Periodontitis is an inflammatory disease of the periodontium that can lead to destruction of tissue and bone around the teeth. The disease is caused by bacteria that settle in plaque and gum pockets and trigger an inflammatory response. If left untreated, this leads to damage to the entire periodontium and even tooth loss. Various studies also show a direct link between periodontitis and other diseases such as cardiovascular disease and diabetes, as well as an increased risk of stroke.
The basis of the novel treatment concept is the inhibition of an enzyme that occurs almost exclusively in the bacteria that cause periodontitis and regulates the production of various virulence factors there. By selectively inhibiting these factors, the pathogenic germs can be specifically suppressed and the natural microbiome preserved. The use of classical antibiotics, on the other hand, leads to growth inhibition of all oral germs, which carries the risk of rapid and stronger recolonization by the pathogens.
The aim of the project is to test appropriate drug candidates for their efficacy and safety, thus creating the prerequisite for a clinical trial for initial testing in humans. The collaborative partners will address various regulatory aspects, including resistance formation, material compatibility, toxicity and safety.
The Fraunhofer IZI Department of Drug Design and Target Validation is contributing its expertise in the development and validation of bioanalytical methods for the comprehensive characterization of small molecule drugs.
In addition, toxicity and safety are being investigated both in vitro and in animal models as part of a GLP study.
Studies show that there are clear links between the development of periodontitis and numerous serious systemic diseases, e.g. diabetes mellitus, arteriosclerosis and even Alzheimer's disease. The aim of the project is the preclinical development and characterization of drug prototypes for the treatment of periodontitis that address only those bacterial strains involved in the development of periodontitis. This includes characterizing them in terms of pharmacokinetic parameters, such as solubility, cytotoxicity, metabolic stability and membrane permeability, as well as their potential toxicity. Within the scope of the project, methods for determining metabolic stability towards liver microsomes and also inhibition of metabolic enzymes (cytochrome P450 monooxidases - CYPs) will be established at Fraunhofer IZI.

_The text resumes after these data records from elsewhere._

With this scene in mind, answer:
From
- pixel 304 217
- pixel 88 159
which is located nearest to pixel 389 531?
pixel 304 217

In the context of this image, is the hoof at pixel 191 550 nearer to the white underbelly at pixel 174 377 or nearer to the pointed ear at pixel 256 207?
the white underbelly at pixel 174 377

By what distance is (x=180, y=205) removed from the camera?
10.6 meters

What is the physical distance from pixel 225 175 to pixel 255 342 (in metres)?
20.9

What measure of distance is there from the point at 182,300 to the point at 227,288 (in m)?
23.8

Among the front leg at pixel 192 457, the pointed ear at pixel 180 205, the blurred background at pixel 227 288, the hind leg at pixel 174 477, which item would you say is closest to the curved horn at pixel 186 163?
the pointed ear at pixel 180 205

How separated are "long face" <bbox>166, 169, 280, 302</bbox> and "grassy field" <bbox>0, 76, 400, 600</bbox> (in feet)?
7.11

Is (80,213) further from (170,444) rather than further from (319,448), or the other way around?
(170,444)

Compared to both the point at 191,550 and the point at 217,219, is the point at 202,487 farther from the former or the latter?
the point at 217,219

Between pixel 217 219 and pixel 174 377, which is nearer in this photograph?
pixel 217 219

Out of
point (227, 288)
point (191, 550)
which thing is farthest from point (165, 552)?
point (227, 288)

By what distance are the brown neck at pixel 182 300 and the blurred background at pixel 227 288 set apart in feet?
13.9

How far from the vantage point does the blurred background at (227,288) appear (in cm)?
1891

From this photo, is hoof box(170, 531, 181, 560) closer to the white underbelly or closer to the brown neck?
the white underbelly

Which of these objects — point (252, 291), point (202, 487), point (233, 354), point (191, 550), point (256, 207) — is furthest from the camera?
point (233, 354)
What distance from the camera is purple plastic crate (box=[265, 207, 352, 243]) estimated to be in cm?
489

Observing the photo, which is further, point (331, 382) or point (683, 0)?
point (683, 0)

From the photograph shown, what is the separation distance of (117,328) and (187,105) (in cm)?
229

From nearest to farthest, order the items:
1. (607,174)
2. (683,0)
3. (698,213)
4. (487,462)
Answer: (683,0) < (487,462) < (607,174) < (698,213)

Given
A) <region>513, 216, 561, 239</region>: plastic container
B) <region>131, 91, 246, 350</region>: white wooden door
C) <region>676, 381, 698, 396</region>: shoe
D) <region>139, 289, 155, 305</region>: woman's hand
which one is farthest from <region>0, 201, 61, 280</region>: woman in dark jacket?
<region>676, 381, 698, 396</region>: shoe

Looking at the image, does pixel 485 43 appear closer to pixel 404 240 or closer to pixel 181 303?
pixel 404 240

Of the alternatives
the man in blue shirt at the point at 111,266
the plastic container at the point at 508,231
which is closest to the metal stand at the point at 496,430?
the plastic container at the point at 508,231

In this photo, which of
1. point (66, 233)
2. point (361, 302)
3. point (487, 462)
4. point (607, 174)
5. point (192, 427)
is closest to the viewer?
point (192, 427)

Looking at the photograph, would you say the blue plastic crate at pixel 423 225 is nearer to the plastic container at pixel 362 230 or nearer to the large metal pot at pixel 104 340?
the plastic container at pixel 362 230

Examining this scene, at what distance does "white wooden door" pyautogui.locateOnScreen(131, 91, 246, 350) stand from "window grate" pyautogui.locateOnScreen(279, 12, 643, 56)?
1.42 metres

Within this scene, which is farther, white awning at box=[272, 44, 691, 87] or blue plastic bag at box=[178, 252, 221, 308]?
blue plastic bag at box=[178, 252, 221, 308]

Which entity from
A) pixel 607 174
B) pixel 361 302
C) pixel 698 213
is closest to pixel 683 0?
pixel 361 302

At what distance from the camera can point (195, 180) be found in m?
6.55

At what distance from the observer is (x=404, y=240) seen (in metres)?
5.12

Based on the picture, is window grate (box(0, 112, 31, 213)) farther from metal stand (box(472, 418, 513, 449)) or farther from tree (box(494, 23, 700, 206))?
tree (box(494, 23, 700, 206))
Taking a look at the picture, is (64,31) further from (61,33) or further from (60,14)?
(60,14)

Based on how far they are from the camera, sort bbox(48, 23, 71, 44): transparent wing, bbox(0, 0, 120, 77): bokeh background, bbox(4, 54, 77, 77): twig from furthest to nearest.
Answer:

The collection of these data is of particular importance for the developments. In the case of systemic drug application, a certain stability must be present in order to maintain a plasma concentration required for the effect. In contrast, for local application, it is more appropriate to prefer a lower stability of the drug so that an absorbed drug is rapidly cleared to avoid systemic side effects. When inhibiting CYP isoenzymes, it is desirable that there is no inhibition by the drug candidate in vivo, as side effects may also occur here due to unintended resorption of the drug. The analytical methods established in the project will be used to obtain data that will provide valuable information for drug optimization and help to select suitable development candidates.
The project "Profiling of inhibitors of bacterial glutaminyl cyclases as drug prototypes of novel periodontitis therapeutics (PInParo)" is supported by the state of Saxony-Anhalt with funding from the European Regional Development Fund (ERDF).
Increasing resistance of pathogenic microorganisms is a major challenge for the treatment of infectious diseases. There are predictions that in the next few years the effectiveness of existing antibiotics will decline sharply, resulting in a significant increase in the mortality of bacterial infections.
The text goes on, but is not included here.